## Stored entries:
........

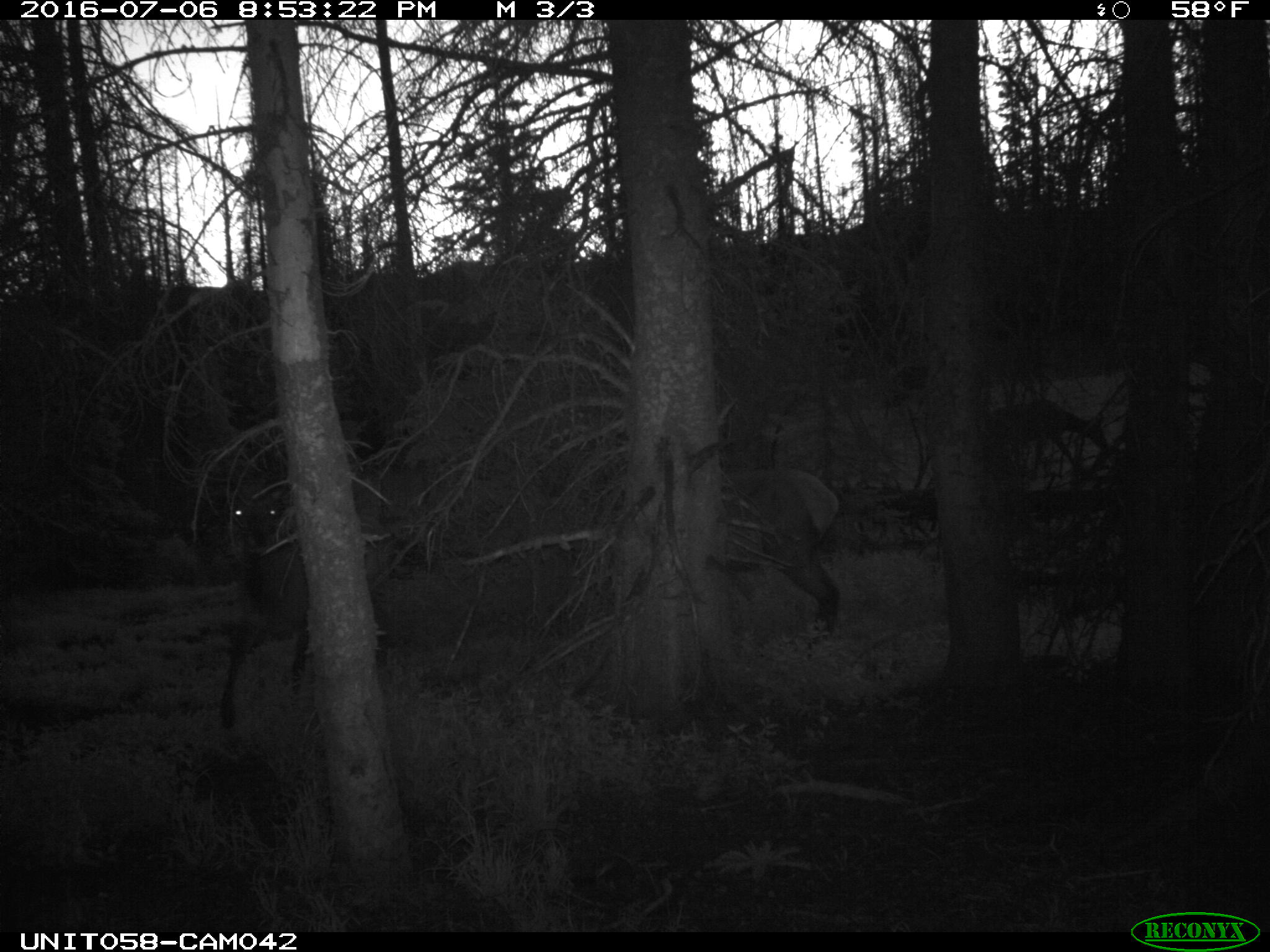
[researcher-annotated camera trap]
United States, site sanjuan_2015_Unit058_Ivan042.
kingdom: Animalia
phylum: Chordata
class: Mammalia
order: Artiodactyla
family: Cervidae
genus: Cervus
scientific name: Cervus elaphus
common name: red deer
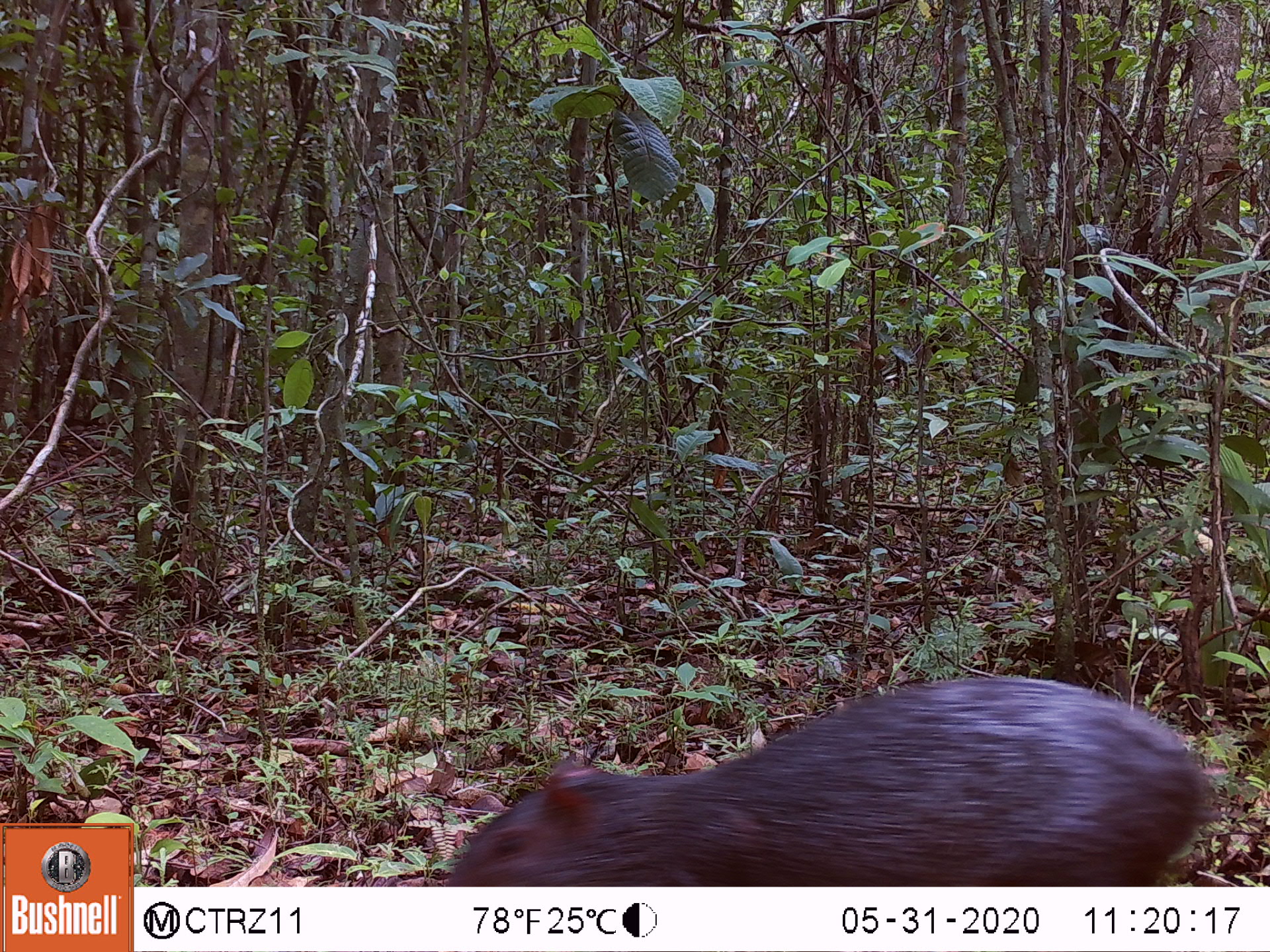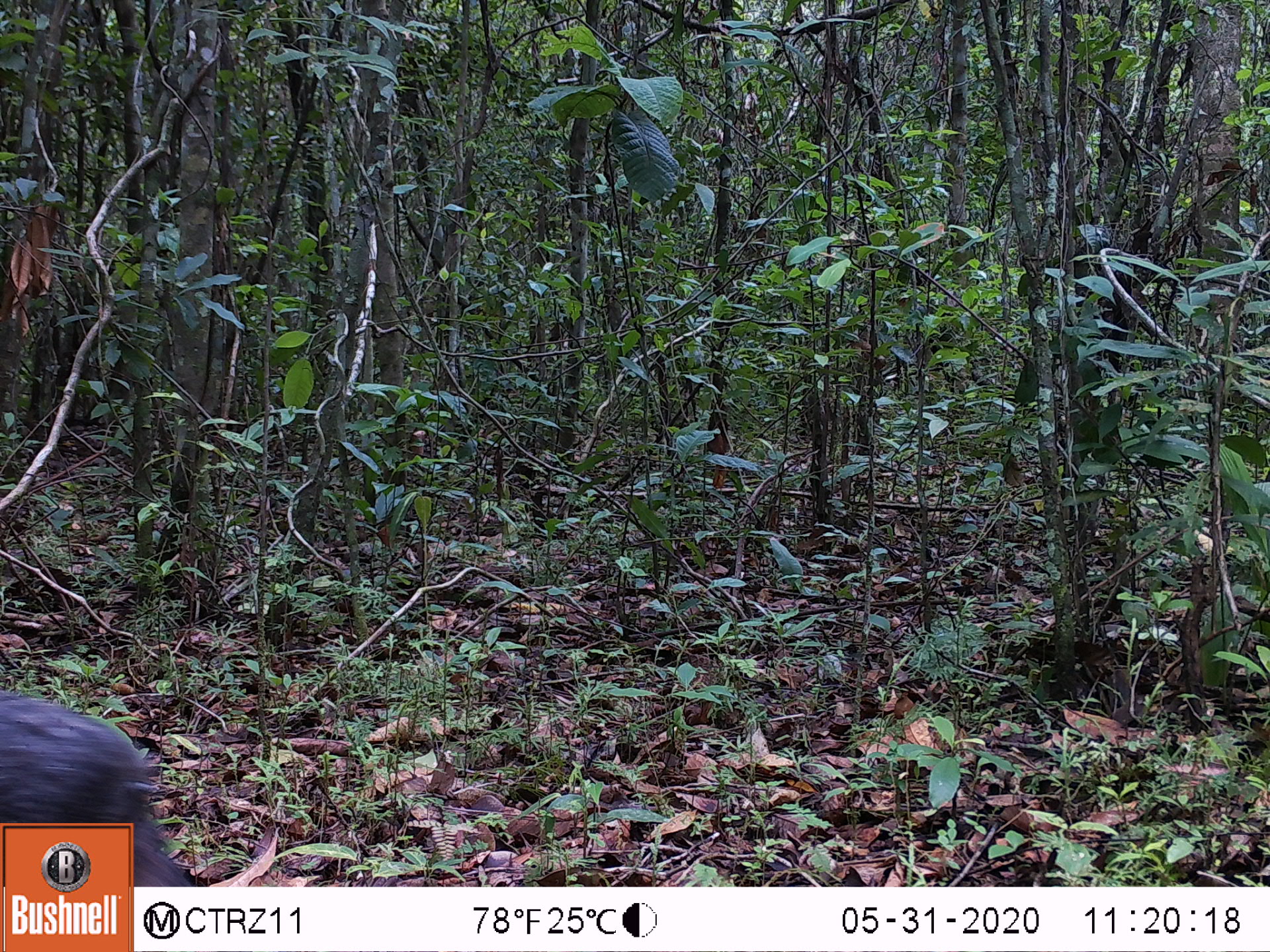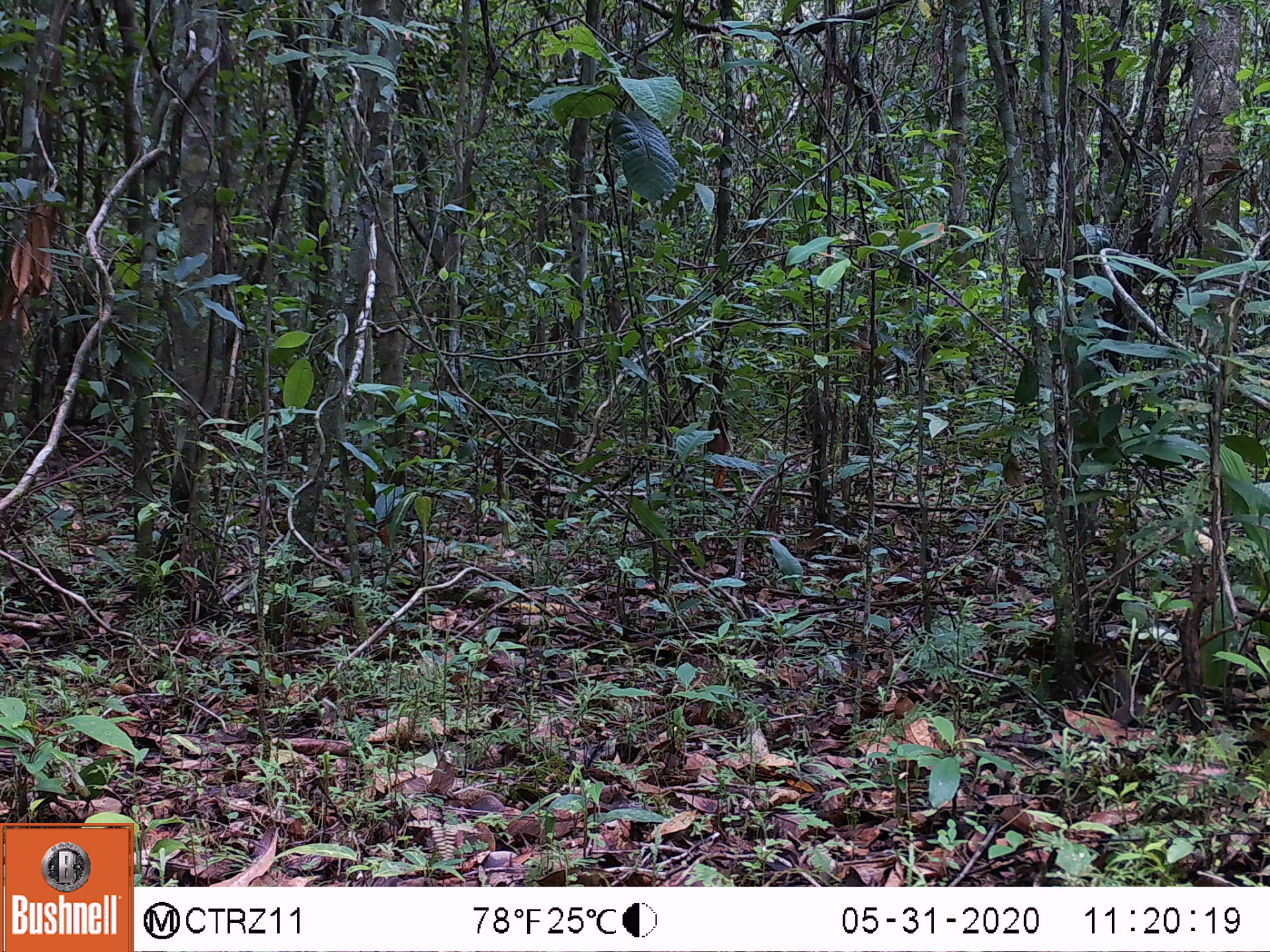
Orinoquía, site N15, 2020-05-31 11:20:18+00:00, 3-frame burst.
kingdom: Animalia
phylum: Chordata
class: Mammalia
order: Rodentia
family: Dasyproctidae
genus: Dasyprocta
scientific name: Dasyprocta fuliginosa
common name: black agouti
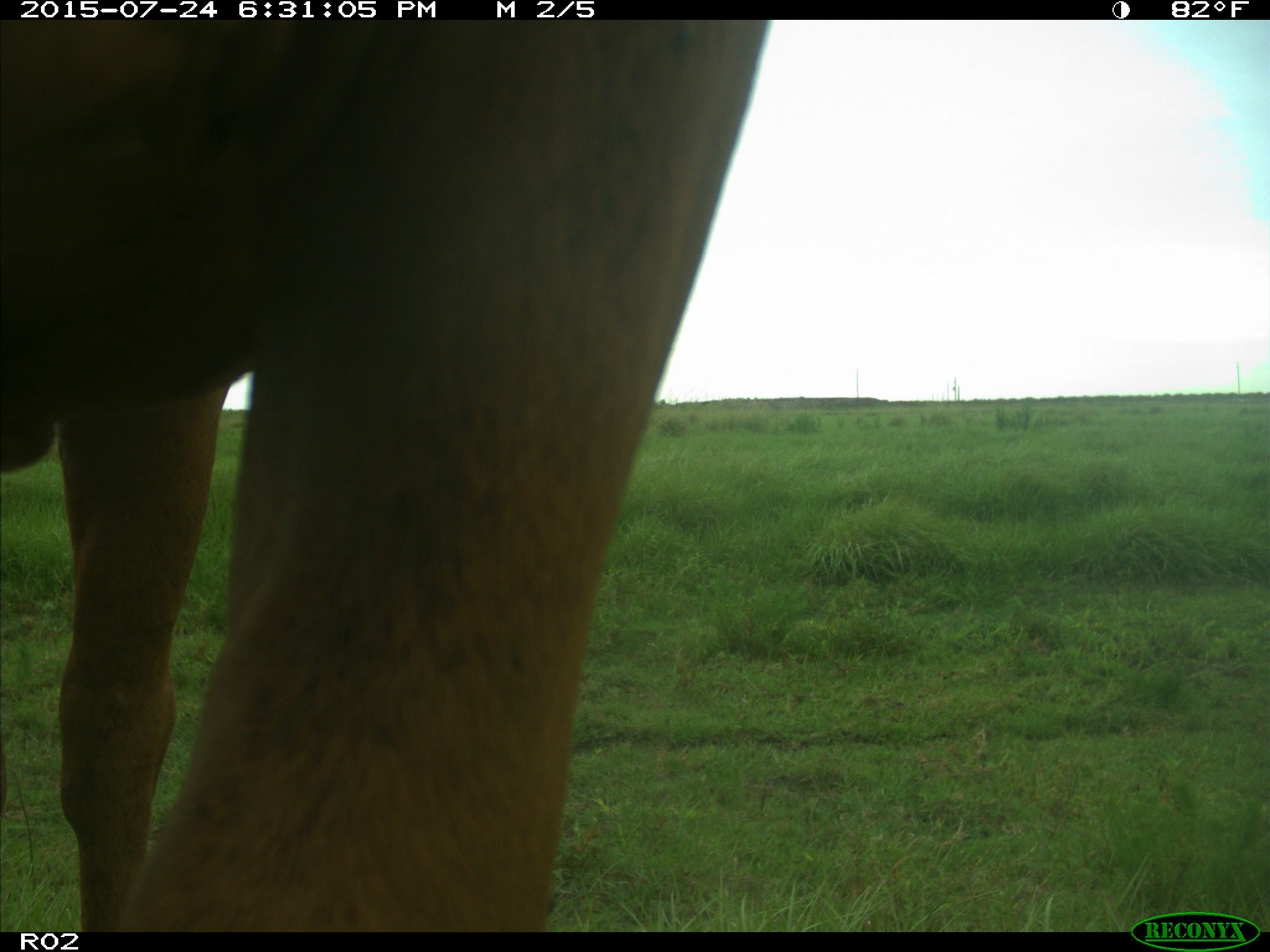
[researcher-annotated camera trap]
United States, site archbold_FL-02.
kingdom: Animalia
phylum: Chordata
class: Mammalia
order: Artiodactyla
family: Bovidae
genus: Bos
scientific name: Bos taurus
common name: domestic cow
Bos taurus (domestic cow).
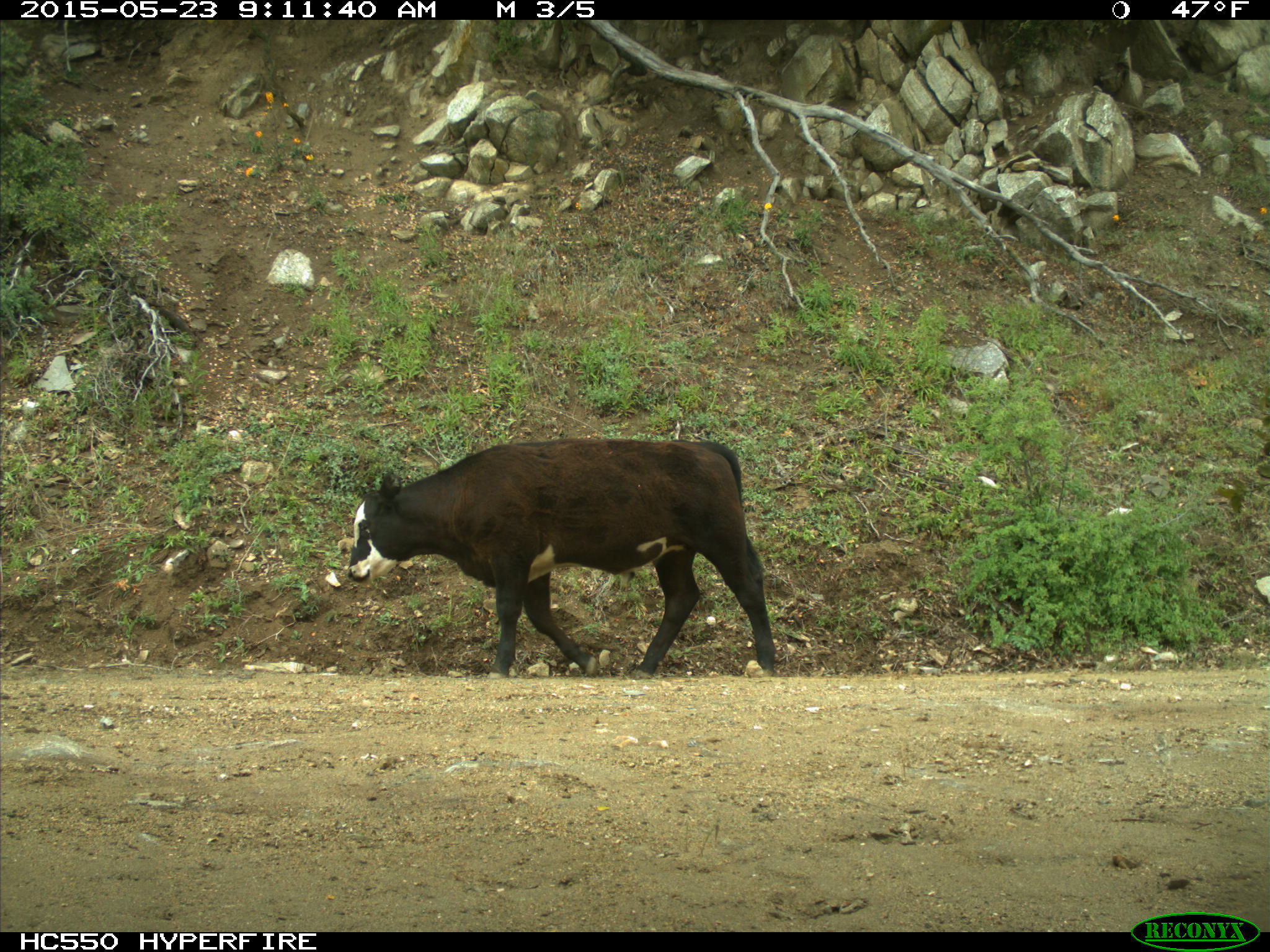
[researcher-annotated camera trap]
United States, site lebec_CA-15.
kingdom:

........

## Exercise directions:
Print the data above in full and exactly as it appears, skipping the pictures.

## Result:
[researcher-annotated camera trap]
United States, site sanjuan_2015_Unit058_Ivan042.
kingdom: Animalia
phylum: Chordata
class: Mammalia
order: Artiodactyla
family: Cervidae
genus: Cervus
scientific name: Cervus elaphus
common name: red deer
Orinoquía, site N15, 2020-05-31 11:20:18+00:00, 3-frame burst.
kingdom: Animalia
phylum: Chordata
class: Mammalia
order: Rodentia
family: Dasyproctidae
genus: Dasyprocta
scientific name: Dasyprocta fuliginosa
common name: black agouti
[researcher-annotated camera trap]
United States, site archbold_FL-02.
kingdom: Animalia
phylum: Chordata
class: Mammalia
order: Artiodactyla
family: Bovidae
genus: Bos
scientific name: Bos taurus
common name: domestic cow
Bos taurus (domestic cow).
[researcher-annotated camera trap]
United States, site lebec_CA-15.
kingdom:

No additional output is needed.